> [Input data]:
########################################

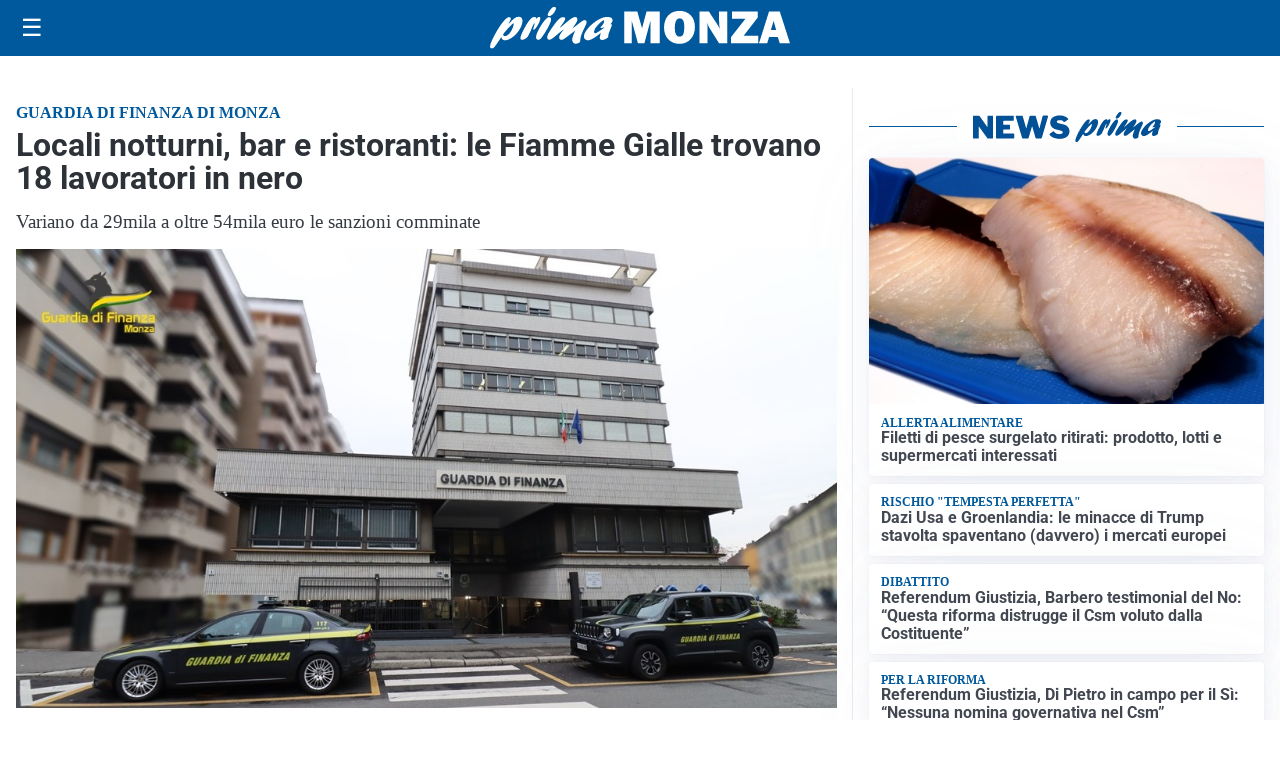

--- FILE ---
content_type: text/html; charset=utf8
request_url: https://primamonza.it/media/my-theme/widgets/list-posts/sidebar-idee-e-consigli.html?ts=29481008
body_size: 537
content:
<div class="widget-title"><span>Idee e consigli</span></div>
<div class="widget-sidebar-featured-poi-lista">
            
                    <article class="featured">
                <a href="https://primamonza.it/rubriche/idee-e-consigli/cilindro-europeo-guida-completa-alla-sostituzione-e-alla-scelta-corretta/">
                                            <figure><img width="480" height="300" src="https://primamonza.it/media/2026/01/Serramenti-480x300.jpg" class="attachment-thumbnail size-thumbnail wp-post-image" alt="Cilindro europeo: guida completa alla sostituzione e alla scelta corretta" loading="lazy" sizes="(max-width: 480px) 480px, (max-width: 1024px) 640px, 1280px" decoding="async" /></figure>
                                        <div class="post-meta">
                                                    <span class="lancio">Contenuto promozionale</span>
                                                <h3>Cilindro europeo: guida completa alla sostituzione e alla scelta corretta</h3>
                    </div>
                </a>
            </article>
                    
                    <article class="compact">
                <a href="https://primamonza.it/rubriche/idee-e-consigli/iperal-festeggia-40-anni-crescita-territorio-e-uno-sguardo-al-futuro/">
                    <div class="post-meta">
                                                    <span class="lancio">40 ANNI SPESI BENE</span>
                                                <h3>Iperal festeggia 40 anni: crescita, territorio e uno sguardo al futuro</h3>
                    </div>
                </a>
            </article>
            </div>

<div class="widget-footer"><a role="button" href="/idee-e-consigli/" class="outline widget-more-button">Altre notizie</a></div>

########################################

> [What needs to be done]: Wherever the string "span" shows up in a line above, tally that line, and answer with the final number alone.

> [Answer box]: 3